Margarine Factory Atmospheres

Photo: Pyry Kantonen

The Finnish state’s old margarine factory in the Helsinki district of Etelä-Hermanni has been mostly empty since production ceased in 1992. Housed within its walls today are 31 apartments with a touch of a Parisian atmosphere.

Architects KAROLIINA HOPPU and MINNA LUKANDER, how did you, as architects, want to approach the conversion of a margarine factory into apartments?

Flexibly – to respect and protect the old factory building, but at the same time to allow for the changes needed for dwellings. The aim was, above all, to create good homes, the number of which, according to the project mandate, should be maximal. 

The old margarine factory is protected by the planning notation sr-2. The eastern and southern facades, which are the most visible part of the cityscape, are most strongly protected. The aim was to keep as close as possible to their existing and original appearance. The other facades towards the courtyard and on the north side were renewed more freely. The original theme of lunette windows was continued on the top floor.

We wanted to devote the old factory building solely to apartments. The secondary communal and auxiliary spaces were placed in a separate new courtyard building, which was designed as clearly subordinate to the main building.

We chose the highest quality and most durable materials possible. The windows were made in solid wood, following the original window layouts.
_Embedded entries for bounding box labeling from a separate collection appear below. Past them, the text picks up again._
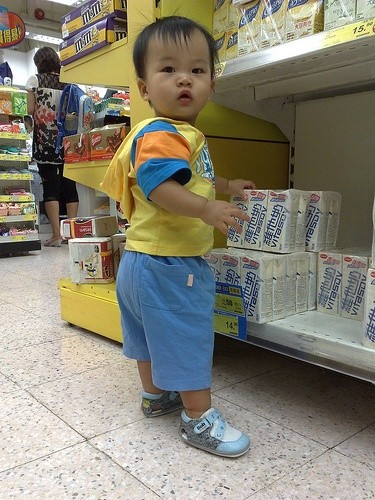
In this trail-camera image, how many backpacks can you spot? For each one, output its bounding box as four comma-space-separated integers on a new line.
55, 83, 94, 155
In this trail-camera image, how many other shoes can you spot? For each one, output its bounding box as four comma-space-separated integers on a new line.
178, 406, 250, 458
141, 388, 183, 417
44, 237, 62, 247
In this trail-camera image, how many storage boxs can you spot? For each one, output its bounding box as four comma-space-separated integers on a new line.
63, 123, 131, 164
57, 216, 128, 284
59, 0, 127, 67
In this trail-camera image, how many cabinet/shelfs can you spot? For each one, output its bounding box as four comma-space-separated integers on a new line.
0, 87, 42, 255
206, 0, 375, 386
58, 0, 289, 344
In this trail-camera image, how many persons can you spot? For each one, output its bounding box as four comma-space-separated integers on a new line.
23, 47, 79, 246
98, 16, 258, 458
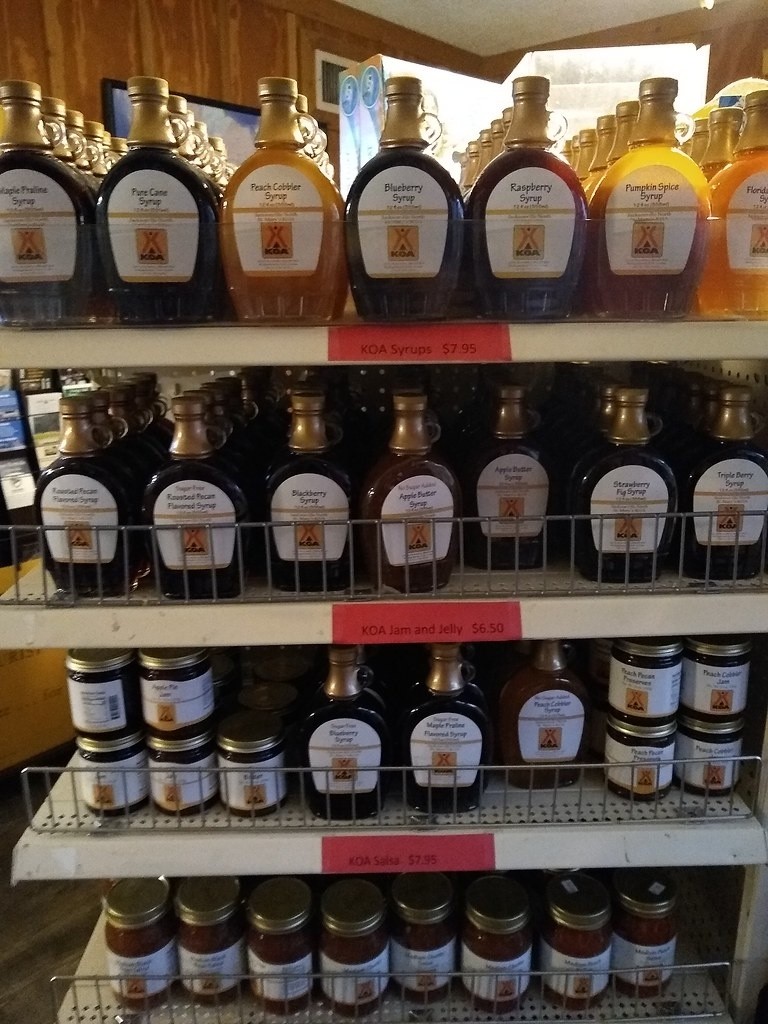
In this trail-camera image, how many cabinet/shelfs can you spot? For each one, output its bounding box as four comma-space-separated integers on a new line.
1, 77, 768, 1022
The choice of vegetation in the yard favoured traditional plants as well as trees and shrubs typical of the period when the building was constructed.

Photo: Pyry Kantonen

Talli Architecture and Design / Minna Lukander, Karoliina Hoppu
Location Lautatarhankatu 2 c, Helsinki
Gross Area 2 320 m2 (main building) + 305 m2 (courtyard building)
Completion 2020
Old Building Uno Sjöholm 1924, extension 1935

More photos and drawings of the project →
Everything, except the foundations and the protected outer walls of the margarine factory were, in fact, demolished. How would you summarise your relationship with the history of the factory?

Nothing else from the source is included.